VI- Du financement du processus de sortie de crise

S’agissant en particulier de cette question préoccupante, les efforts appréciables déjà déployés par le gouvernement ivoirien pour la mobilisation des ressources budgétaires, dans un contexte économique difficile (paiement d’arriérés de dettes extérieures, mouvements sociaux relatifs à la vie chère notamment), méritent notre soutien et nos encouragements.

Aussi convient-il de saluer la normalisation des relations de coopération de la Côte d’Ivoire avec les institutions financières internationales, notamment la Banque mondiale, le FMI et la BAD, qui ont toutes pris de nouveaux engagements avec ce pays pour l’accompagner dans la sortie de crise et la reconstruction.

J’ai souvent pensé, peut-être à tort, qu’un pays qui sort d’une si longue crise pouvait bénéficier d’un différé de paiement de ses dettes afin de le soutenir dans l’effort de normalisation.

Excellence, je tiens à réitérer mes remerciements aux partenaires techniques et financiers de la Côte d’Ivoire pour leur appui constant au processus de sortie de crise et de les exhorter à accompagner sans relâche les efforts de la Côte d’Ivoire par des financements additionnels nécessaires au bouclage des programmes en cours d’exécution.

A défaut d’un élan de solidarité immédiat, le chronogramme du processus électoral court le risque de ne pas pouvoir être respecté ; ce qui pourrait remettre en cause l’échéance de l’élection présidentielle du 30 novembre 2008.

Il s’agira de résoudre la question cruciale du financement du Service civique, du PNRRC, et du paiement à la société Sagem, ainsi que le financement du processus électoral. Un gap important de l’ordre de 80 milliards de F CFA à combler urgemment a été dégagé par le gouvernement ivoirien. Comme solution interne, il pourrait s’agir pour le gouvernement de prioriser le financement des programmes urgents devant conduire à réaliser la date de l’élection présidentielle du 30 novembre 2008. Le reste pouvant être intégré dans des financements ultérieurs à budgétiser ou à rechercher.
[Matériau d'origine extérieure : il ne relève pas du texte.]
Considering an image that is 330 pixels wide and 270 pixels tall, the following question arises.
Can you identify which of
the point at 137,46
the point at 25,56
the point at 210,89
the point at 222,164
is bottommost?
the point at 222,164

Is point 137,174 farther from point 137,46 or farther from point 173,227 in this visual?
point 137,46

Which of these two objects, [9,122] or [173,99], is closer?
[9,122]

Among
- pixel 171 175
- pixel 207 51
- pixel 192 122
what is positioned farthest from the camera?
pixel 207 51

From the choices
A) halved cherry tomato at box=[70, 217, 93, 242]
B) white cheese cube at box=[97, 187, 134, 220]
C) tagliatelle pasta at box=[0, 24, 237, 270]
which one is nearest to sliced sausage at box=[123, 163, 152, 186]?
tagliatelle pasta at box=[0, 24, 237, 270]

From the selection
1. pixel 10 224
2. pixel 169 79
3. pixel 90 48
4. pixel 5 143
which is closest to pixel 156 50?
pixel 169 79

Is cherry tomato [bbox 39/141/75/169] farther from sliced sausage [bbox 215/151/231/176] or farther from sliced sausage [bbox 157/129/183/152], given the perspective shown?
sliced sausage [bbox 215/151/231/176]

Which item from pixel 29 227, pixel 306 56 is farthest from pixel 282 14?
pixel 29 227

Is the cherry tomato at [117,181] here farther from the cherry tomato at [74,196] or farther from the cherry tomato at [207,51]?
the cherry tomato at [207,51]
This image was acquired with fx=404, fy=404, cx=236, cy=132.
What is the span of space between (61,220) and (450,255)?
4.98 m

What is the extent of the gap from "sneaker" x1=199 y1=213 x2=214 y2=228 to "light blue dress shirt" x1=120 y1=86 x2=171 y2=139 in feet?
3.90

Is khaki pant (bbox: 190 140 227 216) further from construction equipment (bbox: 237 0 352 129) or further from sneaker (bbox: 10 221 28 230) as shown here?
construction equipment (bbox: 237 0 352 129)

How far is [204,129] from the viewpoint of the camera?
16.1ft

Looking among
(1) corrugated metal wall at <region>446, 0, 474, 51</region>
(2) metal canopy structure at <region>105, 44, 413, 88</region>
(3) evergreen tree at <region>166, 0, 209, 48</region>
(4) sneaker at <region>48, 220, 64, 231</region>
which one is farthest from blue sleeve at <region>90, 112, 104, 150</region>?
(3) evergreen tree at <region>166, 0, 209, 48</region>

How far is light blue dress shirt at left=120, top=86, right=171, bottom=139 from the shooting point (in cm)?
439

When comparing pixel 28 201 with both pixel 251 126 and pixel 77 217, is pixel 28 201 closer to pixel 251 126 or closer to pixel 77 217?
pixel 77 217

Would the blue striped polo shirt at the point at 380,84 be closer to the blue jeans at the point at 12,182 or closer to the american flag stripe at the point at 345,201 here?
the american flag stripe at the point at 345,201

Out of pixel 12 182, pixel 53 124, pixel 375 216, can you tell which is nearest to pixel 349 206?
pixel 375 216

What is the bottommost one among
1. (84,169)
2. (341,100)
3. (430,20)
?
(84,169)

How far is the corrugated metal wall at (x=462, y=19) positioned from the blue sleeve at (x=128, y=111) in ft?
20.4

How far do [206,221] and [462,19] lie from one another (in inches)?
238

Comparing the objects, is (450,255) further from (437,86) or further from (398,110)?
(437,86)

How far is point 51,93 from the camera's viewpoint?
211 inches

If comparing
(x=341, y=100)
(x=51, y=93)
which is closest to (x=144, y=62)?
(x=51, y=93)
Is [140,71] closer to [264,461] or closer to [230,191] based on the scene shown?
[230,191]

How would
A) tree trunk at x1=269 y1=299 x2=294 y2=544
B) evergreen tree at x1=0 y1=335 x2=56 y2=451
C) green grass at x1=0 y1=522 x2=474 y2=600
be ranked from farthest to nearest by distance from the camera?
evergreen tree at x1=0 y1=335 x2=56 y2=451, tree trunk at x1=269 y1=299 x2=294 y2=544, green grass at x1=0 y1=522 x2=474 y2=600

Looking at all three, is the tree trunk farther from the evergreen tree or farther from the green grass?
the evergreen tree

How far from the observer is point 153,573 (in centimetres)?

De même, le gouvernement ivoirien devrait être encouragé à prendre de nouvelles initiatives pour mobiliser davantage de ressources en vue de financer les différentes opérations, en travaillant par ailleurs à lever une des entraves à la mobilisation des ressources qu’est la faiblesse du taux d’absorption.

Conclusion

Tous ces défis demandent un engagement sincère des acteurs et partenaires pour une mise en œuvre réussie du processus.

Au moment où une aide plus importante est attendue de la communauté internationale, la Facilitation devrait plus que jamais œuvrer à une mobilisation accrue des principaux acteurs de la sortie de crise pour assurer la mise en œuvre de l’Accord politique de Ouagadougou, notamment en ce qui concerne le financement et la sécurisation du processus, sans oublier la relance économique et la réunification effective de la Côte d’Ivoire.